Some researchers have raised concerns that, despite being an unquestionably important tool in reducing the risk of skin cancer development, the formulation of sunscreen may need to be improved to contain safer ingredients.

In 2019 the US Food and Drug Administration (FDA) – one of the two main global regulators of sunscreen ingredients along with the European Commission – removed 14 of the 16 chemicals found in sunscreens from its’ GRASE (generally accepted as safe and effective) category.

Answered by Alex Kelleher, MD

There are two types of UV filters employed in sunscreens. Inorganic UV filters, like titanium dioxide and zinc oxide, are broadly considered safe. Organic sunscreen filters such as oxybenzone and octinoxate have become controversial due to environmental concerns.

In 2018, the Environmental Working Group (EWG) reported that two‐thirds of the commercially available sunscreens in the US contained chemicals, namely predominantly organic filters, that were deemed to be harmful to the environment.

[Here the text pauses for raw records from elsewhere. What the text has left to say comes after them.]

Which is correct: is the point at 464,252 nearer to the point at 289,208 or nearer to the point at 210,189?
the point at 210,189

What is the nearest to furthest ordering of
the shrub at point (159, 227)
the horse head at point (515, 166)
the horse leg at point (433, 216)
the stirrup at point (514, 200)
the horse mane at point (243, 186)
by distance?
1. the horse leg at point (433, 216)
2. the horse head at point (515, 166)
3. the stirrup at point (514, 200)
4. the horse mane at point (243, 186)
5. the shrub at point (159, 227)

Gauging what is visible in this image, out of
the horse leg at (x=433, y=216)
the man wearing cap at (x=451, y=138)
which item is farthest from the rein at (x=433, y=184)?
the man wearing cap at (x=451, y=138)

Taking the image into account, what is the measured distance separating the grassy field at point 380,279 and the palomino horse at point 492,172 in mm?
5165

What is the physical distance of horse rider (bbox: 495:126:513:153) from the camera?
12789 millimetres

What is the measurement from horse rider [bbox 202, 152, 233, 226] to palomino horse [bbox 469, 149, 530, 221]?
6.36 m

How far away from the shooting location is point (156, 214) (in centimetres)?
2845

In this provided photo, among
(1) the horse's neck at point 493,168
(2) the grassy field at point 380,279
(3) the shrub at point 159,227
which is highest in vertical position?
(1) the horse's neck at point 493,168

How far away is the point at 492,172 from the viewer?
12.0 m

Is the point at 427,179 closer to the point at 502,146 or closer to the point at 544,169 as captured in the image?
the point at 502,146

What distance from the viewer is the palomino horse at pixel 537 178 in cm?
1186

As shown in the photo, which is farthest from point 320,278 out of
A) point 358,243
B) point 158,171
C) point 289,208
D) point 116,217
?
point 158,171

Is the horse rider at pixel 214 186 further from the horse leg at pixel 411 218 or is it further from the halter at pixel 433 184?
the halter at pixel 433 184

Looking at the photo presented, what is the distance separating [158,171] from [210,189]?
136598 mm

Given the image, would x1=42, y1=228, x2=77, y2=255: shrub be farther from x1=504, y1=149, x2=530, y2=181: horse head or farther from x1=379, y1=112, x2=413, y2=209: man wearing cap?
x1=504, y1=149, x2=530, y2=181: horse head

The deleterious environmental effects of these filters relate to their impacts on coral reefs, as well as their prevalence in the water supplies and in aquatic wildlife. Furthermore, organic filters have been reported to have negative hormonal effects in animal models. There effects in humans continue to be examined.

For those concerned about the environmental impact of organic UV filters, zinc oxide and titanium oxide containing sunscreens could be used. Note: Zinc oxide and titanium oxide are most often used in combination to provide broad-spectrum UV protection.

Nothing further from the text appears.